The graph shows a regular ventricular rhythm followed by a sudden acceleration of ventricular rhythm detected in the VF zone and treated with a burst enabling termination of the arrhythmia.
- the EGM shows a regular tachycardia with intervals detected in the VF zone; detection of a VF episode;
- the first therapy programmed in the VF zone is a burst during the charge; the device delivers an ATP sequence and simultaneously begins charging the capacitors;
- the burst is successful;
- at the end of the charge, there are 4 intervals classified as VS (the criterion of 2/5 fast intervals is not verified) and the charge is aborted.

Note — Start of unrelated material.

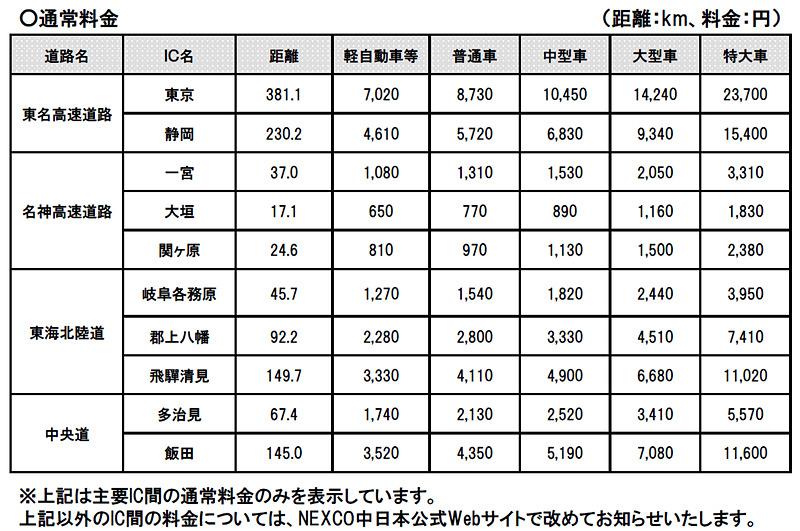 大野神戸ICと主要IC間の料金表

Traditionally, a VF zone was programmed for high heart rates (lower limit at 188-200 beats/minute) with a high amplitude electrical shock as first therapy. Various studies have shown, however, that a significant proportion of fast ventricular arrhythmias (cycle duration <320 ms) and classified in the VF zone are regular and monomorphic (fast VT potentially treatable by anti-tachycardia pacing). While the efficacy of an electrical shock in terminating rapid ventricular arrhythmia is unarguable, it is nonetheless painful and significantly increases energy consumption. The delivery of several successive shocks in a same patient is thus associated with a risk of premature depletion of the batteries and a significant lowering of the quality of life of the patients (many described cases of depression or anxiety induced by a series of shocks) as well as an altered prognosis (mortality risk increases in parallel with the number of shocks delivered).
The PainFREE Rx trial (prospective, randomized, multicenter study) showed that a single anti-tachycardia pacing sequence (8 beats at 88%) allowed terminating a large proportion of fast tachycardias in the VF zone and provided a significant benefit in terms of quality of life, by reducing the number of shocks delivered without increasing the risk of sudden death, syncope or accelerated tachycardia. Thus, delivering an anti-tachycardia pacing sequence in the VF zone often appears to be effective, painless, prolongs battery longevity and improves the quality of life, and should therefore be offered as a first-line option for this range of tachycardias (< 250 beats/minute). It is now recommended to program at least one anti-tachycardia pacing sequence as first treatment for tachycardias up to a rate of 230 beats per minute by favoring burst rather than ramp therapy (at least 8 stimuli with 88% coupling).